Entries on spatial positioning
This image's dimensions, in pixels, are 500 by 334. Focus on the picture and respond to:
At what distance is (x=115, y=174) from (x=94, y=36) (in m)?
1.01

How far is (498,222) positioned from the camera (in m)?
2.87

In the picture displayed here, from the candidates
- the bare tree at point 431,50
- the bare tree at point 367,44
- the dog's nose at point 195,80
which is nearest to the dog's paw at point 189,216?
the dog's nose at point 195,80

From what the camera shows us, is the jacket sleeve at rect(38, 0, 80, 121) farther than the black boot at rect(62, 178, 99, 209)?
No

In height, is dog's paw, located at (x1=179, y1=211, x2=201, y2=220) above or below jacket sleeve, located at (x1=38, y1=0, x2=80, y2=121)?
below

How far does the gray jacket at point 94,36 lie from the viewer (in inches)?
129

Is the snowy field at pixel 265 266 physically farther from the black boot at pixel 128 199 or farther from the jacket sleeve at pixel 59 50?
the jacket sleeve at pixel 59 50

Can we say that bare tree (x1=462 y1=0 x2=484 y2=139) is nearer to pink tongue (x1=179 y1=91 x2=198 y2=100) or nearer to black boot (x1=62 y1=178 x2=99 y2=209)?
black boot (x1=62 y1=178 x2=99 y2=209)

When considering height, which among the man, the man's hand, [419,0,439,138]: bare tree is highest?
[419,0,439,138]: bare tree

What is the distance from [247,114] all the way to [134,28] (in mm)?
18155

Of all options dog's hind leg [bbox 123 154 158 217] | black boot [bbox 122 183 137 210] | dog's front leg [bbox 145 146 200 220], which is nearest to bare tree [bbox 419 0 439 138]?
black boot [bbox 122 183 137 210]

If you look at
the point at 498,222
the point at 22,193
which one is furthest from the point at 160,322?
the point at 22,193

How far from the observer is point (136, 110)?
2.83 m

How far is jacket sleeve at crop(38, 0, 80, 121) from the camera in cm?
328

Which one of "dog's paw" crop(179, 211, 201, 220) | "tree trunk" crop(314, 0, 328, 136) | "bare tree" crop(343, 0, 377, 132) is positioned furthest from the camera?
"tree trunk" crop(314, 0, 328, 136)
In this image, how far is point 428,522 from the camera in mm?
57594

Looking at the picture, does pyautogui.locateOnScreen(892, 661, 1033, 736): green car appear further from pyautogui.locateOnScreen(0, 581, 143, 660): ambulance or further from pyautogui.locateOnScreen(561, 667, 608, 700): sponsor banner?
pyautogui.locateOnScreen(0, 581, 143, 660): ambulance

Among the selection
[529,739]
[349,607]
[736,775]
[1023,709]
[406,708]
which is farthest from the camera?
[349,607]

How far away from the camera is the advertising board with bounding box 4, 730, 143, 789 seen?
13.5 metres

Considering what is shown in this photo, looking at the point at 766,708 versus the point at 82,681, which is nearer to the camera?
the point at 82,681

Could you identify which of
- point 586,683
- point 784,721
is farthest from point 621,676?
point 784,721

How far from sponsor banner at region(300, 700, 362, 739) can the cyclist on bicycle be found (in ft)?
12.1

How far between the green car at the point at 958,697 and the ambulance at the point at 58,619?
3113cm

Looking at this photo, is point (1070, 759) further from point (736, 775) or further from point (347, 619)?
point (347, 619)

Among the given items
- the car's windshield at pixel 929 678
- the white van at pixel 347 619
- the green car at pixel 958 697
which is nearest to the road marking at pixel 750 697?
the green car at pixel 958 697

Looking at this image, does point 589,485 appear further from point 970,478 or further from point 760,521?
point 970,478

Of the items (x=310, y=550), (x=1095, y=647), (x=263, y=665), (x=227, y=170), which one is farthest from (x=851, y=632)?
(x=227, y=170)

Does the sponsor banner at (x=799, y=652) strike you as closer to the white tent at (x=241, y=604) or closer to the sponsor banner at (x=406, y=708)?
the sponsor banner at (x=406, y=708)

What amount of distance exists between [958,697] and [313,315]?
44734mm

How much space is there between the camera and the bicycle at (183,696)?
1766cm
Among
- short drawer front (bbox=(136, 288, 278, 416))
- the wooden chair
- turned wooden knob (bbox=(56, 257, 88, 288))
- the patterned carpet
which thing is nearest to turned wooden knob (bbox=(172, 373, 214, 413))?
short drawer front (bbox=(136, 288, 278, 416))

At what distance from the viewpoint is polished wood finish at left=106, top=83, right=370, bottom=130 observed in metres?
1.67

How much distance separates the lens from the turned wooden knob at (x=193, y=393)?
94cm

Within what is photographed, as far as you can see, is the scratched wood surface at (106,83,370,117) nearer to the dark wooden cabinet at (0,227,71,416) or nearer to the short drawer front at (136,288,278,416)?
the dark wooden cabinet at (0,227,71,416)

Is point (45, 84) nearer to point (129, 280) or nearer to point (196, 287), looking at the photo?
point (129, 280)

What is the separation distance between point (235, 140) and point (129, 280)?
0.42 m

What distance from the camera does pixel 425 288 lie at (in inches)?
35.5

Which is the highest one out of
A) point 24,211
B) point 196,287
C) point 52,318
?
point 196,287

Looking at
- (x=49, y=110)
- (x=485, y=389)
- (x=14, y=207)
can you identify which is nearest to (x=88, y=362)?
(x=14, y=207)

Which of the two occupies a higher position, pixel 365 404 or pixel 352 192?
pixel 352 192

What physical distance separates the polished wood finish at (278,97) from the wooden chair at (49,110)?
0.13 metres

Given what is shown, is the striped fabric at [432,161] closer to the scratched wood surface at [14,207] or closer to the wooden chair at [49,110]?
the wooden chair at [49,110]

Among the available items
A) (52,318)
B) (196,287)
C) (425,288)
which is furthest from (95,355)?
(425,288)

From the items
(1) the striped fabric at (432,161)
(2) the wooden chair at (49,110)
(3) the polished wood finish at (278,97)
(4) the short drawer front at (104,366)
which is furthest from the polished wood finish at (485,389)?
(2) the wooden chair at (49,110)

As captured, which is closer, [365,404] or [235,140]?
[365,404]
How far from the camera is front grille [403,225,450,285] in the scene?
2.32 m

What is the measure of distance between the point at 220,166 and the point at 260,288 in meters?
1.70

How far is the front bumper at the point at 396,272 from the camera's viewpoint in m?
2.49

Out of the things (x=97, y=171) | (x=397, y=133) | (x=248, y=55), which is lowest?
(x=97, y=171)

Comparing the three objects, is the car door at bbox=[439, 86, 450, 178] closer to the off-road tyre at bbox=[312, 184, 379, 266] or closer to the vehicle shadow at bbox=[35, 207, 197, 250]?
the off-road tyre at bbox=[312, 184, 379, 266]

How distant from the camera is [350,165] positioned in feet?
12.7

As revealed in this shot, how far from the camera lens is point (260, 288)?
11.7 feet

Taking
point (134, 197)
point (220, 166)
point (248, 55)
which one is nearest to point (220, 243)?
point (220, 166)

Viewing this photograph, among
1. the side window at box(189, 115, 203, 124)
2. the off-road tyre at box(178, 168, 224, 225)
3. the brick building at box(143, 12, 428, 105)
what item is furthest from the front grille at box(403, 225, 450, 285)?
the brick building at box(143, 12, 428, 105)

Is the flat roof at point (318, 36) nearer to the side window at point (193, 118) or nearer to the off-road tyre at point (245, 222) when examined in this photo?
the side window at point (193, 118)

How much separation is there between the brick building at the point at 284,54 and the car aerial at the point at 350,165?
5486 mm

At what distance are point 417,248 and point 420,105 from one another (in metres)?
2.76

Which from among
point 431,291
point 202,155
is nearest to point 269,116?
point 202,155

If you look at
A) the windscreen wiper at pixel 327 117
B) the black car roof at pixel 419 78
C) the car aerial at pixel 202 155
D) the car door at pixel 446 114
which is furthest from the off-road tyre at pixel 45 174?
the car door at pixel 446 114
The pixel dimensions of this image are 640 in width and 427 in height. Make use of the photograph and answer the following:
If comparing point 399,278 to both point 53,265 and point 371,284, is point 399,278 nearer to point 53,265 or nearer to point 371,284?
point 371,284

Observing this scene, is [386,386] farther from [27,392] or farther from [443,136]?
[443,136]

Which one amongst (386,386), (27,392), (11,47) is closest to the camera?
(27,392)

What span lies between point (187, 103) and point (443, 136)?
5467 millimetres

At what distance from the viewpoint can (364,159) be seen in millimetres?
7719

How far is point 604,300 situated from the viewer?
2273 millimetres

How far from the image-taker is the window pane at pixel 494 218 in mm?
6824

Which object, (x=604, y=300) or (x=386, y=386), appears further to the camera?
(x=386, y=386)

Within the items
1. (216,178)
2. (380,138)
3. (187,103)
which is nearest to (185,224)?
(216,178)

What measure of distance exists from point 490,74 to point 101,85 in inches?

# [Task description]
The line containing "As revealed in" and every line after it, through the end of the records, should be repeated exactly and alone.

# [Complete response]
As revealed in this shot, how far from the camera lens is point (260, 288)?
11.7 feet

Taking
point (134, 197)
point (220, 166)
point (248, 55)
which one is nearest to point (220, 243)?
point (220, 166)

Viewing this photograph, among
1. the side window at box(189, 115, 203, 124)
2. the off-road tyre at box(178, 168, 224, 225)
3. the brick building at box(143, 12, 428, 105)
what item is furthest from the front grille at box(403, 225, 450, 285)?
the brick building at box(143, 12, 428, 105)

Is the flat roof at point (318, 36) nearer to the side window at point (193, 118) or nearer to the off-road tyre at point (245, 222) when examined in this photo?
the side window at point (193, 118)

How much separation is there between the brick building at the point at 284,54 and the car aerial at the point at 350,165?
5486 mm

At what distance are point 417,248 and point 420,105 from one another (in metres)?
2.76

Which from among
point 431,291
point 202,155
is nearest to point 269,116?
point 202,155

If you look at
A) the windscreen wiper at pixel 327 117
B) the black car roof at pixel 419 78
C) the car aerial at pixel 202 155
D) the car door at pixel 446 114
which is furthest from the off-road tyre at pixel 45 174?
the car door at pixel 446 114
The pixel dimensions of this image are 640 in width and 427 in height. Make use of the photograph and answer the following:
If comparing point 399,278 to both point 53,265 and point 371,284, is point 399,278 nearer to point 53,265 or nearer to point 371,284?
point 371,284

Observing this scene, is [386,386] farther from [27,392] or farther from [443,136]?
[443,136]

Which one amongst (386,386), (27,392), (11,47) is closest to the camera?
(27,392)

What span lies between point (187, 103) and point (443, 136)?
5467 millimetres

At what distance from the viewpoint can (364,159) be seen in millimetres?
7719

How far is point 604,300 situated from the viewer?
2273 millimetres

How far from the image-taker is the window pane at pixel 494 218 in mm?
6824

Which object, (x=604, y=300) or (x=386, y=386), appears further to the camera?
(x=386, y=386)

Within the items
1. (216,178)
2. (380,138)
3. (187,103)
which is nearest to (185,224)?
(216,178)

What measure of distance exists from point 490,74 to point 101,85 in inches?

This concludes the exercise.